Revenue in Linde’s Asia/Pacific segment was also down, showing a 5.3% loss to total €1.97bn ($2.2bn), however revenue did increase by 1.5% on a comparable basis. Linde explained, “There were positive revenue growth trends in Asia. In the South Pacific region, on the other hand, the prevailing weak economic environment in manufacturing and declining investment in the mining industry had an adverse effect on growth.” The corporation emphasised that, “Linde has already begun implementing appropriate structural and organisational measures to reduce costs.”

Working together merger and acquisition United States

Its Americas business unit was the saving grace for Linde’s 2016 half-year financials, underpinned by the acquisition of American HomePatient which has been consolidated in this segment since 1st February 2016. On the back of this, revenue increased by 1% to €2.58bn ($2.8bn), and after adjusting for exchange rates and changes in natural gas prices, revenue growth was 5.3%.

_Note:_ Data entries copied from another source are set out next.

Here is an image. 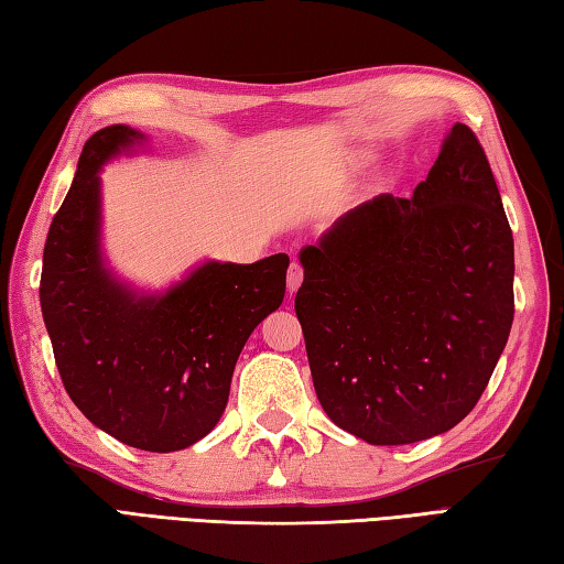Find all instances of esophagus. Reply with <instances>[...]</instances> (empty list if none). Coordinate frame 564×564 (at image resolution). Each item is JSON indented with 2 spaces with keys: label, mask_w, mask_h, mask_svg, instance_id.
<instances>
[{
  "label": "esophagus",
  "mask_w": 564,
  "mask_h": 564,
  "mask_svg": "<svg viewBox=\"0 0 564 564\" xmlns=\"http://www.w3.org/2000/svg\"><path fill=\"white\" fill-rule=\"evenodd\" d=\"M302 280H304V268L299 265V262H292L290 272H286V290H290V294H294L299 290Z\"/></svg>",
  "instance_id": "obj_1"
}]
</instances>
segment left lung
Wrapping results in <instances>:
<instances>
[{
	"label": "left lung",
	"instance_id": "8db88e82",
	"mask_svg": "<svg viewBox=\"0 0 564 564\" xmlns=\"http://www.w3.org/2000/svg\"><path fill=\"white\" fill-rule=\"evenodd\" d=\"M299 260L296 318L336 426L404 445L475 409L513 324V236L469 126H453L413 197L355 206Z\"/></svg>",
	"mask_w": 564,
	"mask_h": 564
}]
</instances>
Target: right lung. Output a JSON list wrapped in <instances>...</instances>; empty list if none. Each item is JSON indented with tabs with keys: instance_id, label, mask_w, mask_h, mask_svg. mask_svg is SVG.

The company revealed that order intake in its Engineering Division was more or less synonymous to the first half of 2015 at €718m ($789m) but that its order backlog as of 30th June 2016 was €4.09bn ($4.4bn) – a decrease of 9.8% compared to the order backlog at 31st December 2015. However, revenue “fell as expected,” dropping by 19.7% to €1.08bn ($1.2bn) with the company stating, “Due to the persistently low price of oil, slack demand continues to be evident in the plant construction sector.” Nevertheless, Linde’s operating margin was 8.2%, continuing to be above the industry average.

Outlook for the Tier One player’s 2016 full-year financials, which should be released in March 2017, sends equally mixed messages with a press release citing, “The group is expecting to achieve an increase in revenue and earnings in the 2016 financial year of 4% after adjusting for exchange rate effects, although the challenging market environment could result in a decrease of up to 3%.”